EXTRACTED TEXT.
==========

Max Verstappen’s first proper calling card in Formula 1 has just slipped quietly into the collectors’ market — and, in doing so, it’s offered a neat snapshot of how quickly the sport revalues its own recent past.

The Toro Rosso STR10-02 chassis Verstappen drove through the bulk of his 2015 rookie campaign has been sold, with the deal understood to have landed in seven-figure territory. The car had been in private hands since it was purchased directly from Toro Rosso back in 2019, and it has now changed ownership again after being listed through F1 Authentics.

On paper, it’s “just” a mid-grid machine from a season that’s already a decade old. In reality, it’s a physical artefact of a moment F1 can’t recreate: Verstappen arriving as a 17-year-old, immediately operating at a level that made the paddock recalibrate what “ready” looked like. The sport has seen plenty of hyped rookies. It doesn’t often see someone who turns hype into inevitability.

The sale package itself reads like catnip for anyone who likes their memorabilia to feel less like a showroom prop and more like a preserved working object. Along with the chassis comes full documentation, including the original purchase paperwork from Red Bull Toro Rosso and a 60-page team-produced reference book that logs each race — with Verstappen’s comments included. There’s also a 2015-spec Renault power unit fitted, albeit with internal components removed, plus Verstappen’s original seat and steering wheel. An unworn 2015-spec Verstappen helmet was part of the bundle too.

==========

EXERCISES.
- 1) In the article on the Verstappen car sale, in what year was the STR10-02 chassis purchased directly from Toro Rosso?
- 2) Translate this sentence from the article on the Verstappen car sale into French: "The sport has seen plenty of hyped rookies."

DATASET CONTENT.
==========

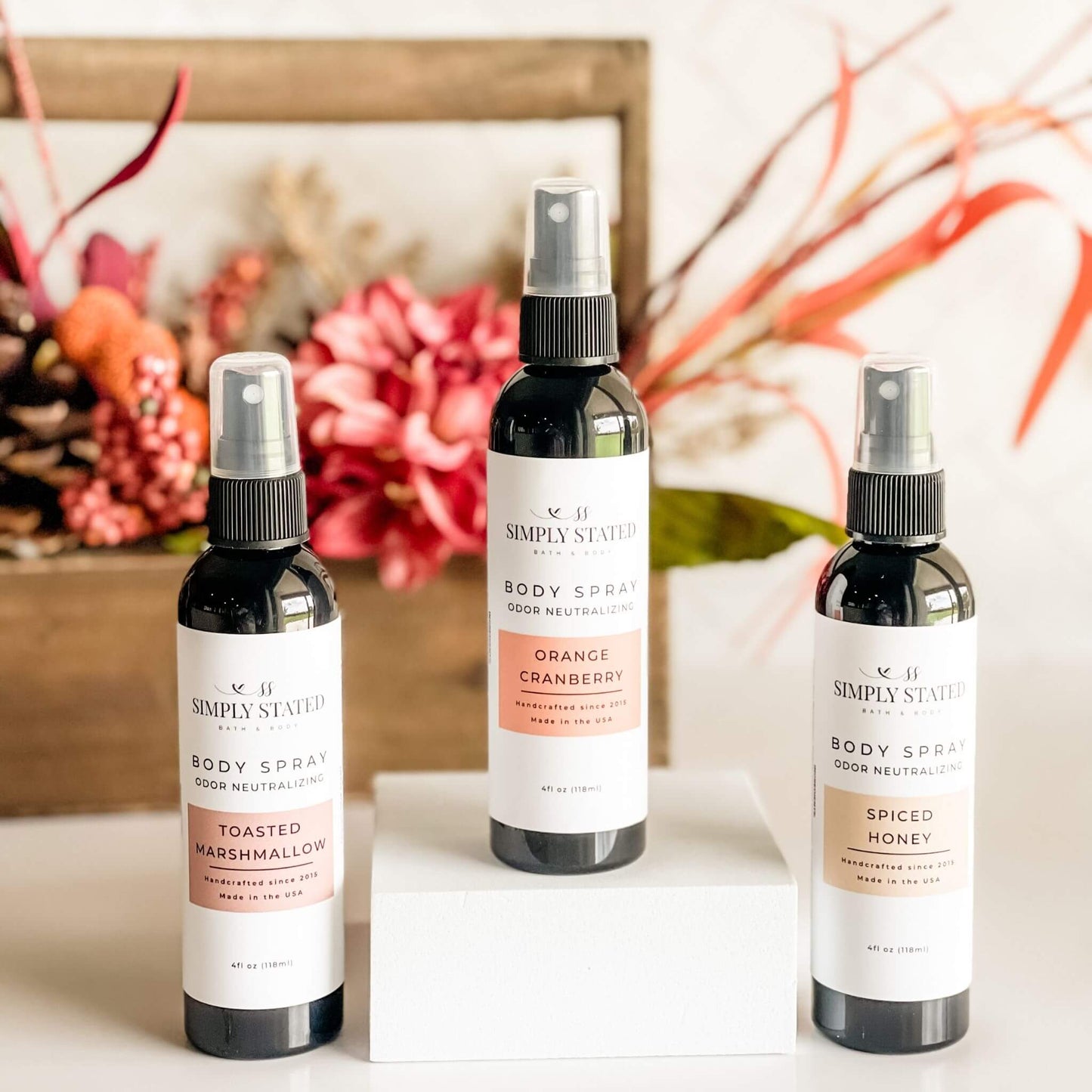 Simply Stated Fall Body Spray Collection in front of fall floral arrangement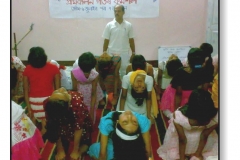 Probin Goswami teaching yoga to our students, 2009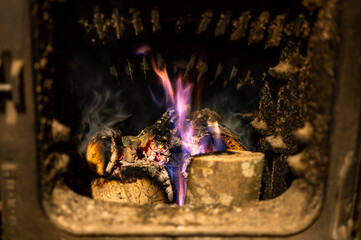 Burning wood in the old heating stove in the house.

==========

EXPECTED RESPONSES.
- 1) 2019

- 2) Ce sport a vu passer bon nombre de recrues très attendues.